### Study text
'''

The Isanti County facilities maintenance director, who had been on paid administrative leave since March 25, was officially terminated during the Isanti County Board meeting on June 2.
Jeff Benting had worked for Isanti County for about 25 years, most recently serving as facilities maintenance director.
His lawyer, Peter Coyle of Larkin Hoffman, argued that Benting’s termination would be an “unlawful termination,” in a letter dated May 24 and sent to County Administrator Julia Lines.
In his letter, Coyle explained the county had hired a new central services division leader on March 17 whose job duplicated Benting’s responsibilities during the time Benting was being investigated for termination.
“At the time, the hiring decision was represented to the county board as ‘cost-neutral,’” Coyle explained in his letter. “In other words, the determination had already been made to terminate Mr. Benting and replace him with a younger person to apply (his) salary toward that new position. What was needed was a contrived investigation by Mr. Benting’s supervisor to justify the decision to terminate him and free up his salary for cost savings.”
Coyle explained Benting received written notice of the county’s intent to pursue an investigation into unspecified wrongdoing by him on or about March 25. Subsequently, Benting was made aware of the results of this investigation and of the county’s intent to terminate him at a meeting on April 21.
“He has been forced to vacate his work space at the county since March and has had no opportunity, then or since, to access his files or other information to rebut the alleged basis for termination,” Coyle wrote on his letter. “The asserted claims of wrongdoing would be laughable if not for the intolerable insult to Mr. Benting. After 25 years, with no negative reviews, and no prior notice of wrongdoing, Mr. Benting was advised that he should retire or face termination.”
A summary of some of the allegations against Benting included inappropriate computer use, unprofessional bullying behavior toward staff, falsely issuing county keys, unsuitably controlling temperatures, and maintaining inappropriate items in a shared office, according to a notice of investigatory interview from Lines.

'''

### Directions
1. From the article on the Isanti County facilities director's termination, copy the passage starting with "The Isanti County facilities" and going on through "Administrator Julia Lines.".
2. Proceed with the article on the Isanti County facilities director's termination, picking up after its final sentence.
The lines after this have nothing to do with it.

Collected data entries
'''

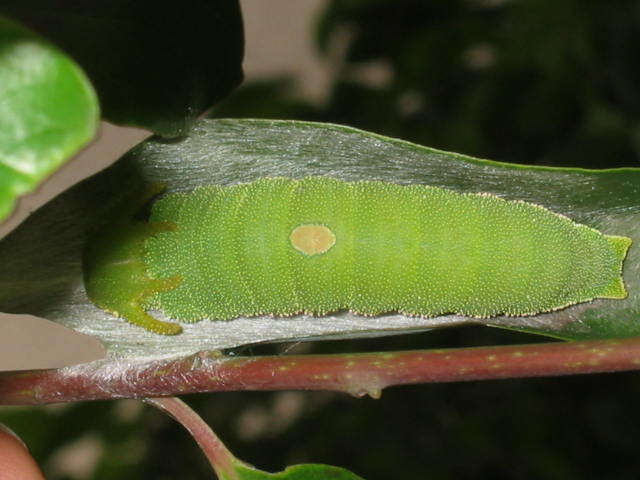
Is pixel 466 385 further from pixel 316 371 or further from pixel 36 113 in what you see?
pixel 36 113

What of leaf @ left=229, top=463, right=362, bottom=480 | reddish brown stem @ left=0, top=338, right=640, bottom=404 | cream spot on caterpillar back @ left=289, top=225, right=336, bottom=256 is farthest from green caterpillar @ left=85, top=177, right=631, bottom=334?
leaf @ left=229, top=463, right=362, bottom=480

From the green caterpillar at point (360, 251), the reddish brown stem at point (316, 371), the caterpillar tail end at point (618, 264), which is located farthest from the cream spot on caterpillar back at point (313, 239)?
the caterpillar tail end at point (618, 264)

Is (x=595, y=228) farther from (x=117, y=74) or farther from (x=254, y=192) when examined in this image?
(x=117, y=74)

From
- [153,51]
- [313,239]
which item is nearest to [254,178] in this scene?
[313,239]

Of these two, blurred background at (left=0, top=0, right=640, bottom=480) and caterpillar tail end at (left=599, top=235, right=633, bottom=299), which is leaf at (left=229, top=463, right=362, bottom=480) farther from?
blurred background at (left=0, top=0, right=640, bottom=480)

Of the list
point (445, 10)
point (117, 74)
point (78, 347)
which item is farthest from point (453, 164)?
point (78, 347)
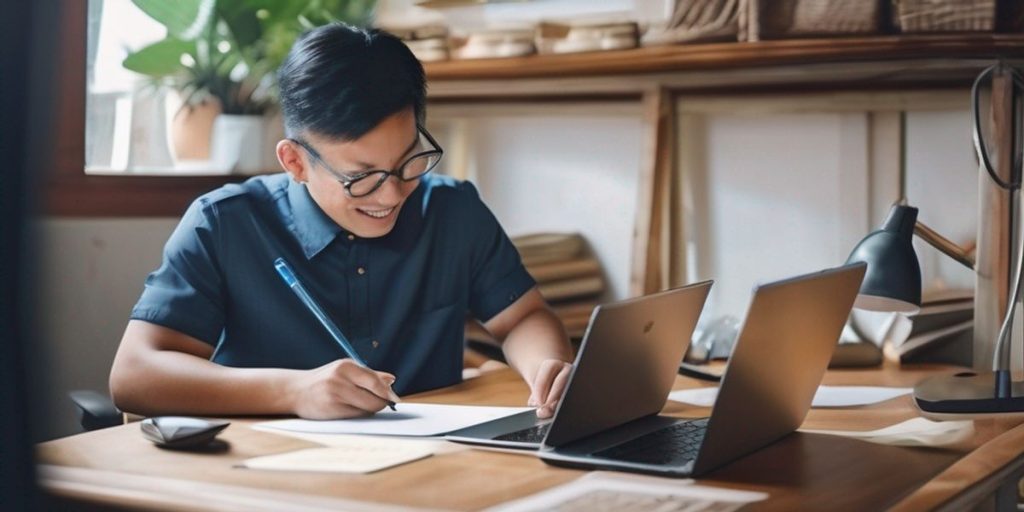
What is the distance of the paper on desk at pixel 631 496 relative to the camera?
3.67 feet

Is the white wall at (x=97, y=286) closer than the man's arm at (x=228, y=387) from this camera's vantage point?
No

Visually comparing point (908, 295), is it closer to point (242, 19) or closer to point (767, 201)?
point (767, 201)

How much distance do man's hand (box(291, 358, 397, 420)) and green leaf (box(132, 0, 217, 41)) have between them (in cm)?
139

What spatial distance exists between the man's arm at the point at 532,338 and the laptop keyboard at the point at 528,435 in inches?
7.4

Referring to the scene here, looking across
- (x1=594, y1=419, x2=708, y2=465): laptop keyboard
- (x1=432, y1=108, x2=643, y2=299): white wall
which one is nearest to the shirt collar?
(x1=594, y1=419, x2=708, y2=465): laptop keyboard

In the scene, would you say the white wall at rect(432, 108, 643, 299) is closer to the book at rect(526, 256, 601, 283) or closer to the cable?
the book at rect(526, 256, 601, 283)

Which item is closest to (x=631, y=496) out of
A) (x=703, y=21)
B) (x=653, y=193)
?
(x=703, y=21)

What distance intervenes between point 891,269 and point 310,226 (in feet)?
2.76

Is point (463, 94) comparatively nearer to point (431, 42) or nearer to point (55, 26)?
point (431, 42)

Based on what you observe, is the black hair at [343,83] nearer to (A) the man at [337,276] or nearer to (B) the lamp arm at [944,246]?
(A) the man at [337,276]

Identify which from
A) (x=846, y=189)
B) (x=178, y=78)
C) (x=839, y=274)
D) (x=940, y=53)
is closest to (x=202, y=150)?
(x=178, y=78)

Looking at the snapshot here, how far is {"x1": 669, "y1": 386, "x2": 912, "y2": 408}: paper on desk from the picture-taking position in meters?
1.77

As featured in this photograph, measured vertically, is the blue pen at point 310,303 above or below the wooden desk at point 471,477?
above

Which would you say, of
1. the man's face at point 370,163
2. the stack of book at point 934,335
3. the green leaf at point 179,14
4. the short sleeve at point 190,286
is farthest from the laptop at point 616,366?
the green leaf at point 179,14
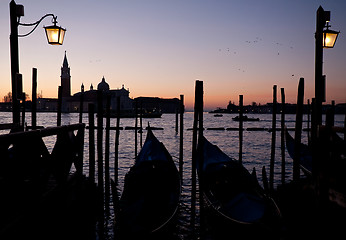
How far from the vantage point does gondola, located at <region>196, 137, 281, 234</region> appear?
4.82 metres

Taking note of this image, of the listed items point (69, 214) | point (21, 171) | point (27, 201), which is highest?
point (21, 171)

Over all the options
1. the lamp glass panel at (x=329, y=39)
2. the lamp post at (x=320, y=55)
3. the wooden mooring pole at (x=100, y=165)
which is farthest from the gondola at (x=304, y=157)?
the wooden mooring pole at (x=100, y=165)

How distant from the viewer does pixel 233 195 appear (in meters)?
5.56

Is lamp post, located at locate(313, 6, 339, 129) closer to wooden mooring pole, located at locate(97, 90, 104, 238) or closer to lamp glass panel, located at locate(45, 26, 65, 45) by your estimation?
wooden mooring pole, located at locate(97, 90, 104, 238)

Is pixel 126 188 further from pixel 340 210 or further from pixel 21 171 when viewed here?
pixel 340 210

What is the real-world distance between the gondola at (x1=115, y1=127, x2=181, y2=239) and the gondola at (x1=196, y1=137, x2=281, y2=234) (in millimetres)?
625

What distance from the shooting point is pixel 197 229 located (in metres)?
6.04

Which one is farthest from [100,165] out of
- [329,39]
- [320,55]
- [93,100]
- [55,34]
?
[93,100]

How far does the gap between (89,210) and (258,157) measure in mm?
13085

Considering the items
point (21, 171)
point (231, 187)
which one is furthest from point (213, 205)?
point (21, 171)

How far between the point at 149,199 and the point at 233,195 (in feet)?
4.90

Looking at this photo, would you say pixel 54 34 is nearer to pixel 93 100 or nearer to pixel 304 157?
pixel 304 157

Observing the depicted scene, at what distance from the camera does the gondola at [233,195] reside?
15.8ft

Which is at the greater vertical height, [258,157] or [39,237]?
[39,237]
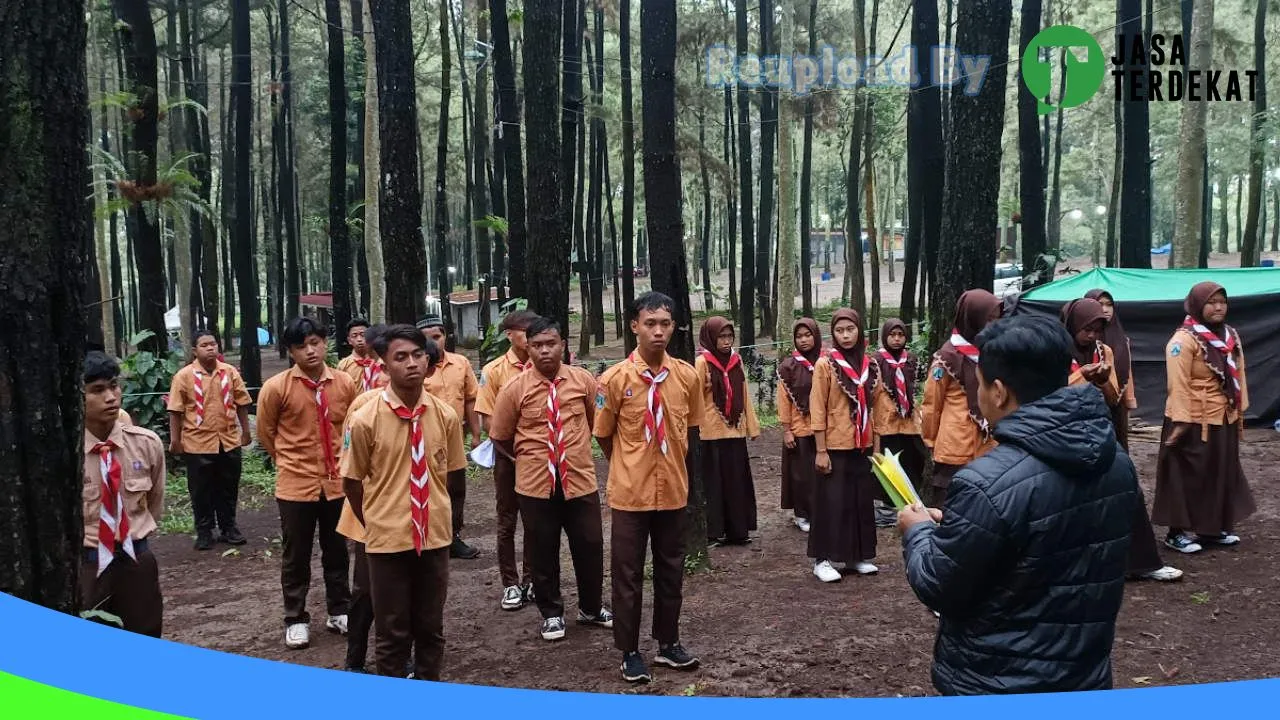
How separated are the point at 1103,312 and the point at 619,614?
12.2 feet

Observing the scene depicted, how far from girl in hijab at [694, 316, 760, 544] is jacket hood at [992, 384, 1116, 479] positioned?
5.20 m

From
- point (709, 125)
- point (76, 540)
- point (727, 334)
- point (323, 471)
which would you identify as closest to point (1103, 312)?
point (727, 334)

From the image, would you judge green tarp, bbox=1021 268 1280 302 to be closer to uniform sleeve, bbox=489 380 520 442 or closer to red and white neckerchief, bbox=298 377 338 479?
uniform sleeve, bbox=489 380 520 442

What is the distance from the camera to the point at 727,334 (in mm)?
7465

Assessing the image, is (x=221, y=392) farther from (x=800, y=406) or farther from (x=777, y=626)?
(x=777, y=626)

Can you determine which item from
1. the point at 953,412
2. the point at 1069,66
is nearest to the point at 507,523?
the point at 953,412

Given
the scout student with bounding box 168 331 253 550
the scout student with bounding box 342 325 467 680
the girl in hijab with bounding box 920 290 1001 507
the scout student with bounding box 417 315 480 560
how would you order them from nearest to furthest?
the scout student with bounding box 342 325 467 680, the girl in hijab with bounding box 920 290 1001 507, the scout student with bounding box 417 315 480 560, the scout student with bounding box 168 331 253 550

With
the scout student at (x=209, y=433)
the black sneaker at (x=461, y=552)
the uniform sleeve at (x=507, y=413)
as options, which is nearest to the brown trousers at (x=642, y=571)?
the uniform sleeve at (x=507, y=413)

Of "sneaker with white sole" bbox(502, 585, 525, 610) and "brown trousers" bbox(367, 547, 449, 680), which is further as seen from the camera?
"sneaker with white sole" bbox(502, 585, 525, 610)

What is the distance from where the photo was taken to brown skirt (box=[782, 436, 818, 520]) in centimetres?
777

'''

### Task-by-task answers
1.
The Isanti County facilities maintenance director, who had been on paid administrative leave since March 25, was officially terminated during the Isanti County Board meeting on June 2.
Jeff Benting had worked for Isanti County for about 25 years, most recently serving as facilities maintenance director.
His lawyer, Peter Coyle of Larkin Hoffman, argued that Benting’s termination would be an “unlawful termination,” in a letter dated May 24 and sent to County Administrator Julia Lines.

2.
As of June 1, the youngest Isanti County vaccine recipient was 16, the oldest was 98 and the average was 53, said Molly Wiemann, health and safety coordinator of Isanti County Public Health.
Since Jan. 1, public health has conducted 86 clinics, 14 of which have been mobile, Wiemann said. About 11,339 Isanti County residents have received a vaccine against COVID-19, she said.
She explained that COVID-19 cases per week have dropped from 64 to 30. Hospitalization and intensive care unit rates have also dropped, as well as COVID-related deaths, she said.
“Public health continues to put together community outreach via postcards, calling, polling, newspaper, and social media; they are also working on a radio ad,” Wiemann said.
She said that people between the ages of 18 to 39 have been more hesitant in getting the COVID-19 vaccine.
“We see that being our lowest rate right now, but we are definitely working on that,” she said.
Wiemann said it’s important for public health to continue to assess the needs of the community to better serve it.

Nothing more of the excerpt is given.